In a study by Cramer et al, increased adherence and persistence was seen with weekly alendronate compared daily alendronate at the end of 12 months [54]. Similar results were seen in a large longitudinal cohort study of weekly vs. daily bisphosphonates but less than 50% of patients were adherent with the weekly regimen [63]. When once monthly preparations of bisphosphonates became available, studies continued to support a patient preference for less frequently dosed bisphosphonates, with the majority of patients preferring monthly over weekly dosed medications [64–66].
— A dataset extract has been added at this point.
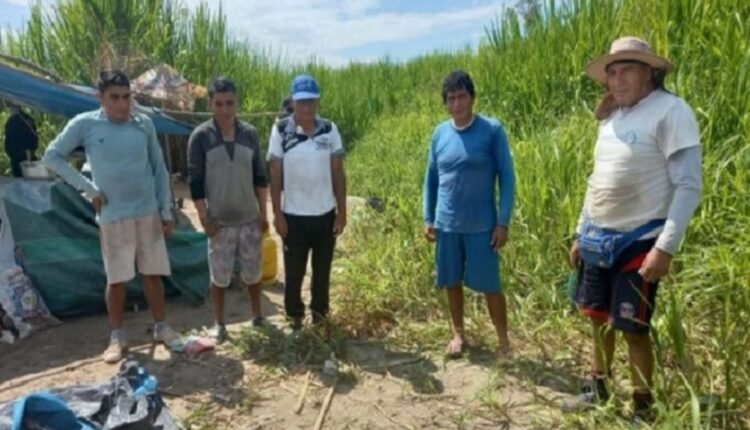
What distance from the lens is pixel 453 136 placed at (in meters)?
3.72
The availability of quarterly ibandronate and yearly zoledronic acid infusions have further simplified dosing. In large, randomized, multicenter studies, patients consistently expressed a preference for yearly infusions over a weekly oral medication [61,67]. Adherence and persistence to osteoporosis medications was also greater in women receiving intravenous ibandronate compared to those receiving oral alendronate [68,69]. However, a study by Curtis et al showed low persistence with intravenous bisphosphonates in a Medicare population [70]. A possible reason for the lower adherence in this population was postulated to include the provision of the infusions at an outpatient center rather than a physician office. Automated nursing reminders with either phone calls or emails have the potential to mitigate the problem of persistence with this less frequent regimen [71,72]. In a review of patient preferences, less frequent dosing of medications was a common desire, but further generalizability were limited, emphasizing the need to individualize treatment [73].
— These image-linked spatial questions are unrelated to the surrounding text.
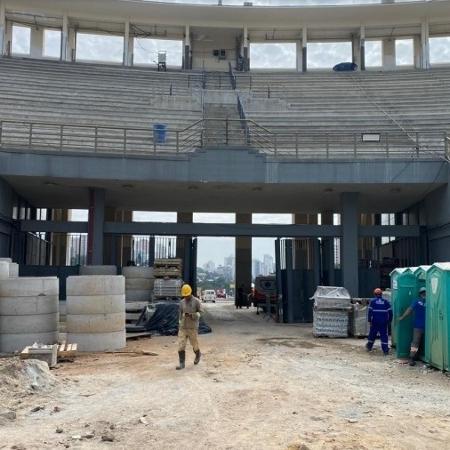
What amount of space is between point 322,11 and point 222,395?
33.6 m

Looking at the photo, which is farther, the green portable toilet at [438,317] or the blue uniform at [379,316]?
the blue uniform at [379,316]

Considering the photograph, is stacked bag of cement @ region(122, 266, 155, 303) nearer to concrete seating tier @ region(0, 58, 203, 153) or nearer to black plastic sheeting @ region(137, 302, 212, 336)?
black plastic sheeting @ region(137, 302, 212, 336)

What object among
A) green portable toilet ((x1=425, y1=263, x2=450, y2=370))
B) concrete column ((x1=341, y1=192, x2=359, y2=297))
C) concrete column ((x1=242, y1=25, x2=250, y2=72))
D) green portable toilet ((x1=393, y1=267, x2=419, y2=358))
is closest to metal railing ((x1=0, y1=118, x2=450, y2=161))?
concrete column ((x1=341, y1=192, x2=359, y2=297))

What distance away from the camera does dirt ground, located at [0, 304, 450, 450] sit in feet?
20.5

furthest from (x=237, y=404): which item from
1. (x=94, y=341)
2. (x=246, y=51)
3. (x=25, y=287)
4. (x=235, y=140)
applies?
(x=246, y=51)

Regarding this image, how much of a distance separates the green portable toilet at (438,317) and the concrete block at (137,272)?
11733 mm

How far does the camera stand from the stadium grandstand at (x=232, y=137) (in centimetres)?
1970

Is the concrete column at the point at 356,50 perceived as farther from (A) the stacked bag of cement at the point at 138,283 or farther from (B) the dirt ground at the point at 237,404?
(B) the dirt ground at the point at 237,404

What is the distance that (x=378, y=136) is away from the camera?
22812 millimetres

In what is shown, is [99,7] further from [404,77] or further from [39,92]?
[404,77]

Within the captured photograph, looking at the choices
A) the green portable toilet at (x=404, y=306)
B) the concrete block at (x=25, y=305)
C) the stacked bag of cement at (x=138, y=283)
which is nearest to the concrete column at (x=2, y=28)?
the stacked bag of cement at (x=138, y=283)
Patient-Provider Communication
Individualizing treatment with better patient-provider communication and identification of potential barriers may increase compliance [74]. In one study, increasing patient participation in determining the treatment option was associated with improved patient adherence [57]. A systematic review of literature on interventions to improve adherence found that periodic follow-up interaction between patients and their health professionals also improved adherence [50]. Positive reinforcement via physician-patient discussion of either bone turnover markers or bone mineral density test results has also been found to improve long-term adherence with osteoporosis medications [71,75].
Better perceived physician knowledge may help with patient adherence. A study by Pickney et al reported that the patient confidence in their health care providers has influence on improved adherence, and patients were more likely to comply when the medications were prescribed by a specialist rather than a general practitioner [76].